==== Passage for review

The isolated ORA59 target genes were scanned for the presence of ERE and GCC box in their promoters. Whereas 3 out of 10 genes had none of these elements, the other ACC- and MeJA-responsive genes contained one or more ERE and/or GCC box elements in the promoters (Fig. 8f). We carried out ChIP-qPCR analyses using 35S:ORA59-GFP plants to determine whether ERE- and GCC box-containing genes are regulated by direct binding of ORA59 to their promoters. ChIP assays showed that ORA59 binding is enriched at ERE- and GCC box motifs of the promoters, indicating that they are direct targets of ORA59. These results suggest that ORA59 modulates immune responses to necrotrophic pathogens through regulation of direct and indirect target genes with diverse activities (Fig. 8g).
Discussion
Phytohormone signaling and crosstalk are critical for regulating plant immune responses. In particular, JA and ET have been identified as defense signals required for resistance against necrotrophic pathogens (Dong, 1998; Pieterse et al., 2009; Zhu, 2014). Upon pathogen infection, JA and ET are synthesized rapidly and they work together, forming signaling networks which involve interactions among signaling components (Koornneef and Pieterse, 2008; Yang et al., 2015). Given that hormone signaling evokes output responses through gene regulation, JA and ET induce the expression of defense genes, such as PDF1.2, in a synergistic and interdependent manner (Koornneef and Pieterse, 2008; Thomma et al., 1998; Thomma et al., 1999). In this context, we observed that there is an overlap between JA- and ET-responsive genes, but on the other hand, other subsets of genes were differentially regulated by JA and ET, which was also described previously (Schenk et al., 2000).

========
==== Record set

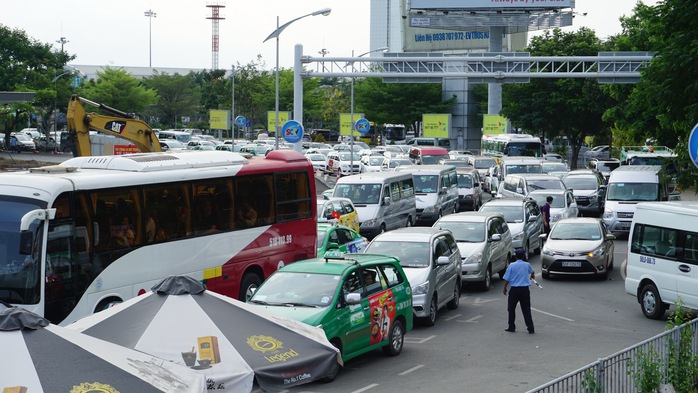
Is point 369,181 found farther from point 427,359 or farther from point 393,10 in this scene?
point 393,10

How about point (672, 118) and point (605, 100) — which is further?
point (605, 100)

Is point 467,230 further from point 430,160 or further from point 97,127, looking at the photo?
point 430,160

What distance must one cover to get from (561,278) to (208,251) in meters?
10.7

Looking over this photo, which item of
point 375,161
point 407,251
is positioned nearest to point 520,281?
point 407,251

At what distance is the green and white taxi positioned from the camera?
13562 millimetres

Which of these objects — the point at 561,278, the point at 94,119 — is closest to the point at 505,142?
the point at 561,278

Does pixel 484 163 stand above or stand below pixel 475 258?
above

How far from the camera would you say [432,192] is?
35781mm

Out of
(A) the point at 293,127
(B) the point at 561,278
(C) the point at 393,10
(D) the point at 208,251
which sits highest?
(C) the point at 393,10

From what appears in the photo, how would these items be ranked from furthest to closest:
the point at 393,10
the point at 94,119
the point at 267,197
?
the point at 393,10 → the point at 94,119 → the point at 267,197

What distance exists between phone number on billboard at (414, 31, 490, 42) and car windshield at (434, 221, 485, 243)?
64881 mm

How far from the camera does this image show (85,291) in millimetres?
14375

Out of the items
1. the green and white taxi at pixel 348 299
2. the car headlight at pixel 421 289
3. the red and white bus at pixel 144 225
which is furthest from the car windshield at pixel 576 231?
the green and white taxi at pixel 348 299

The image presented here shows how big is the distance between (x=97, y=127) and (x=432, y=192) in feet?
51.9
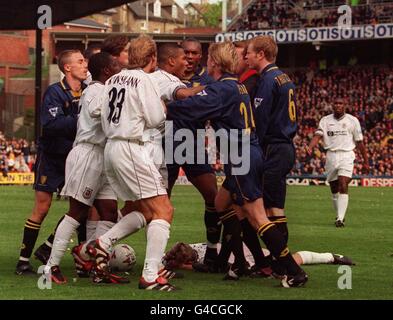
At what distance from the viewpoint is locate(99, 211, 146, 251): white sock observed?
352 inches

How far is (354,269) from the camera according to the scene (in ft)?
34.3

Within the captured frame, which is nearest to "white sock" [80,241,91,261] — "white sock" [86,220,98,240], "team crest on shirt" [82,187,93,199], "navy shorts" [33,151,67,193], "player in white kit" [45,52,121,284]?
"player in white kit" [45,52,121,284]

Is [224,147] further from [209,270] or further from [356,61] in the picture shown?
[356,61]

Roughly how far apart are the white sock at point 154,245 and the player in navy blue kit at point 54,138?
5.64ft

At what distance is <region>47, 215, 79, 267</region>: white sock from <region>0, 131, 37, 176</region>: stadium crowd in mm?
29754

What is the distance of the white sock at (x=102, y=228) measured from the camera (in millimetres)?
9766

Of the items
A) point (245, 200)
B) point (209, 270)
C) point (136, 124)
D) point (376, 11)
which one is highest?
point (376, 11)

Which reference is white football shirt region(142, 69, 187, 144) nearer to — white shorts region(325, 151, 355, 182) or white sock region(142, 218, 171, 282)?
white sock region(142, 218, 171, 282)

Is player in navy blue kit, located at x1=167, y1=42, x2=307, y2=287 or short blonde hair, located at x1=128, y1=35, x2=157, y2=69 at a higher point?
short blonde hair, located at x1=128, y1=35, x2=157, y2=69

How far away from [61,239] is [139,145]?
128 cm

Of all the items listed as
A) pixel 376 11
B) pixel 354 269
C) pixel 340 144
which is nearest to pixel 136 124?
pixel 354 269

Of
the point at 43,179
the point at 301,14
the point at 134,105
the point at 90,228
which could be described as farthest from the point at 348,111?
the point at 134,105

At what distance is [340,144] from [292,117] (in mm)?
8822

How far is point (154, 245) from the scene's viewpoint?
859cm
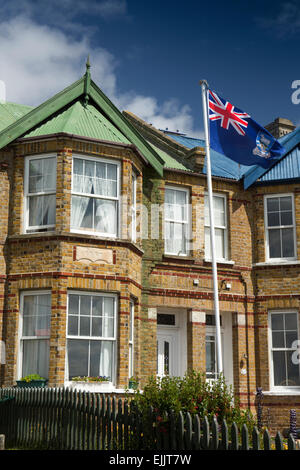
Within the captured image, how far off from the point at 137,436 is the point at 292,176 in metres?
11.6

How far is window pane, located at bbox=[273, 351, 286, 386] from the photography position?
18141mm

========

* _What is being asked_:
Can you reproduce the ORA59 text word for word, between "The isolated ORA59" and "activities (Fig. 8g).", inclusive? You won't need the entries for this.

* _Task output_:
The isolated ORA59 target genes were scanned for the presence of ERE and GCC box in their promoters. Whereas 3 out of 10 genes had none of these elements, the other ACC- and MeJA-responsive genes contained one or more ERE and/or GCC box elements in the promoters (Fig. 8f). We carried out ChIP-qPCR analyses using 35S:ORA59-GFP plants to determine whether ERE- and GCC box-containing genes are regulated by direct binding of ORA59 to their promoters. ChIP assays showed that ORA59 binding is enriched at ERE- and GCC box motifs of the promoters, indicating that they are direct targets of ORA59. These results suggest that ORA59 modulates immune responses to necrotrophic pathogens through regulation of direct and indirect target genes with diverse activities (Fig. 8g).